Norway completes the triad of the three main Nordic countries that are considered most fluent in English. It has similar rates of English proficiency to Sweden and Dernmark (85-90% of the population) and consistently ranks as the fourth best country in the world for English language skills – see here and here.
Norwegian, Swedish and Danish all have their roots in Old Norse and a speaker of one has a default capability to at least understand the other two languages. But the Scandinavians’ language ability doesn’t stop there. Virtually all are fluent in English too.
Sweden, Denmark, Norway, and Iceland have English proficiency rates in the 85-90% range. Finland is a little behind at around 70% proficiency, but this is still higher than most other countries in the world where English is not the first language.
What country speaks the most English?
India is the most populous nation with English as its official language, with over 1 billion people. The smallest nation where English is an official language is Niue, which has a population of just 1,600 people.
As Sweden aims to internationalise its higher education sector and attract more foreign talent, one of its advantages is the country’s high English proficiency. For the fourth time in the past eight years, Sweden ranks number one on the 2018 EF English Proficiency Index .
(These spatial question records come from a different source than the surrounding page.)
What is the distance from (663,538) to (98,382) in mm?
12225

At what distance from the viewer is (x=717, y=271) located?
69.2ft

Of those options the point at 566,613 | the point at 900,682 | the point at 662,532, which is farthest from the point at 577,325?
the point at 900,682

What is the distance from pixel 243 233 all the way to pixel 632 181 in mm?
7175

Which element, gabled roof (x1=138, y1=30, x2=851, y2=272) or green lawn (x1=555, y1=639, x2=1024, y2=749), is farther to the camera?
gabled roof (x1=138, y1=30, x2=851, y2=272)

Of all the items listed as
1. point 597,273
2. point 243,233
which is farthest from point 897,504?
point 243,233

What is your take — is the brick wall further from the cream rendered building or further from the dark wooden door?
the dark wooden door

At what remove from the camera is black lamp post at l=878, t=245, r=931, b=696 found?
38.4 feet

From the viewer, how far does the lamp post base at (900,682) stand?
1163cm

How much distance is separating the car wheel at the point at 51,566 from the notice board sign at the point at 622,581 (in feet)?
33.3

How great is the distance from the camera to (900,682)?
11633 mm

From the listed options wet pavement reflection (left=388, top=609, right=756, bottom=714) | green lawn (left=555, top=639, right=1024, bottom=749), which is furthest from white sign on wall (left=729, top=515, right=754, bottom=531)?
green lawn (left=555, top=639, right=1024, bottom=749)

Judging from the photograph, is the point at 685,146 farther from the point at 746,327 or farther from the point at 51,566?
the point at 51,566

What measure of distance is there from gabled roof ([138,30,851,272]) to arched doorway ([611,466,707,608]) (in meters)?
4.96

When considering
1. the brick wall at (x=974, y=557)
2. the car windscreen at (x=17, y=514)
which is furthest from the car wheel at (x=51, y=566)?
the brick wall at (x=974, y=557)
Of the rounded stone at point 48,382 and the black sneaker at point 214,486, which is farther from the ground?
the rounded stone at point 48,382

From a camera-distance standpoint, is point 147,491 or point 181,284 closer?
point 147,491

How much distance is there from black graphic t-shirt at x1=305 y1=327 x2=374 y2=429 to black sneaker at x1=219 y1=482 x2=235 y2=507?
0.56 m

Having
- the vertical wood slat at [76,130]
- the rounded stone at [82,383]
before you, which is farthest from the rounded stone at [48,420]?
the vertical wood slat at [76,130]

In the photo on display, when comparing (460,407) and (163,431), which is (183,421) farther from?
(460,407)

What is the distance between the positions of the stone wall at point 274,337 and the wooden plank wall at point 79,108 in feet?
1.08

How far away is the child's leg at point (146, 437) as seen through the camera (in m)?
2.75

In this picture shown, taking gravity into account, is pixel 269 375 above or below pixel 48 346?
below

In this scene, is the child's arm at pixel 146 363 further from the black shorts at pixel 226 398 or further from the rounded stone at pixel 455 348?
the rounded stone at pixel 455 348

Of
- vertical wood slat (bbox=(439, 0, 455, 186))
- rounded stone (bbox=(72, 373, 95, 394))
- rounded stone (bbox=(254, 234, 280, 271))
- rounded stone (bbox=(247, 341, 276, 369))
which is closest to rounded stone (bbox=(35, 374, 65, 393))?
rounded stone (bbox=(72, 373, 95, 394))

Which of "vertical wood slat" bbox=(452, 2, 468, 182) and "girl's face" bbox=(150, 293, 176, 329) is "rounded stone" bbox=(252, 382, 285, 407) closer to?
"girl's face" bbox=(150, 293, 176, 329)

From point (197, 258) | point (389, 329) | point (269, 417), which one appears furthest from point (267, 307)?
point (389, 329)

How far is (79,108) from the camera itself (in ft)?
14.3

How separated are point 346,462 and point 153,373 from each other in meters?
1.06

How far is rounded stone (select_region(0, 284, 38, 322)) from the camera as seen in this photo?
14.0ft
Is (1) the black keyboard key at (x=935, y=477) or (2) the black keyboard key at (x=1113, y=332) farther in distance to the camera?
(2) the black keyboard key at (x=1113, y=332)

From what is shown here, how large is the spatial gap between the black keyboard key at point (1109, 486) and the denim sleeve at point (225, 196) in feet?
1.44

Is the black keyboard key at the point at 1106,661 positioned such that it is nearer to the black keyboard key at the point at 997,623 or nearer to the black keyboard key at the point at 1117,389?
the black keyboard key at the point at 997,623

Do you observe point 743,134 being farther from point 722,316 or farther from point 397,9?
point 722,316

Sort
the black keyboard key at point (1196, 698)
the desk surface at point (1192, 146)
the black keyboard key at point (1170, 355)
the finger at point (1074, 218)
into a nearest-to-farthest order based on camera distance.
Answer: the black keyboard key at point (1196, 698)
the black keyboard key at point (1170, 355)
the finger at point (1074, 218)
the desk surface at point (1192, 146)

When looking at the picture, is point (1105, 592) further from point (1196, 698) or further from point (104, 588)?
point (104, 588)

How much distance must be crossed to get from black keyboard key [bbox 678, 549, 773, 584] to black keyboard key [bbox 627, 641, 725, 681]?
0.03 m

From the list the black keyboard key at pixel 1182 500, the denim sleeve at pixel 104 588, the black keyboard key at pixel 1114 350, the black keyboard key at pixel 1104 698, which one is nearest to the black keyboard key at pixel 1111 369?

Why do Norwegians speak English so well?
Scandinavians Recognise the Benefits of Speaking English Outside of Scandinavia. The main reason Scandinavians push to become fluent in foreign languages is unsurprising. … As English is considered the main international language, there is a particular emphasis put on learning this language, above all others.
Does Denmark speak English?
Denmark has one official language: Danish. However, there are several minority languages spoken throughout the territory, if you include The Faeroe Islands and Greenland. Danes are taught English from a very young age and 86% of all Danes speak English as a second language.
But, Norwegian is definitely the easiest Nordic language to learn from the Scandinavian region. When it comes to Danish vs Norwegian, Norwegian is easier to understand. Their writing is the same, and there’s not a lot of difference between vocabulary and grammar either.
Does Finland speak English?
English. The English language is spoken by most Finns. Official statistics in 2012 show that at least 70% of Finnish people can speak English.
Do Swedes and Norwegians speak the same language?
There is no single official language of Sweden and Norway and the people of the countries speak Swedish and Norwegian respectively. Every common language of Scandinavian countries has its own unique features. Swedish, Norwegian, and Danish form a dialect continuum of Scandinavian languages.
Which country speaks worst English?
|2021 Rank||Country||2021 Proficiency Band|
|109||Rwanda||Very Low Proficiency|
|110||Democratic Republic of Congo||Very Low Proficiency|
|111||South Sudan||Very Low Proficiency|
|112||Yemen||Very Low Proficiency|
Does Norway speak English?
The vast majority of Norwegians speak English in addition to Norwegian – and generally on a very high level. Many university degree programmes and courses are taught in English.
Which European country speaks English the most?
With a proficiency of 71.45%, the Netherlands is the country with the highest proficiency in English in all of continental Europe. Whether it’s the similarities between English and Dutch, or some other factor, the population of this region can speak English at near-native levels.
Can Norwegians understand Swedish?
They generally speak their local dialect. Because of these Norwegian get to use of an understanding wide variety of spoken dialect that probably makes them understand Swedish and Danish. Studies show that Norwegian speakers generally understand Danish and Swedish better than Danish and Swedish understanding each other.
What language is closest to English?
The closest language to English is one called Frisian, which is a Germanic language spoken by a small population of about 480,000 people. There are three separate dialects of the language, and it’s only spoken at the southern fringes of the North Sea in the Netherlands and Germany.
Finland, according to some Finns I know, is not part of Scandinavia, which comprises Denmark, Norway and Sweden. Together with Iceland and Finland (and the Faroes), they together form the Nordic Countries.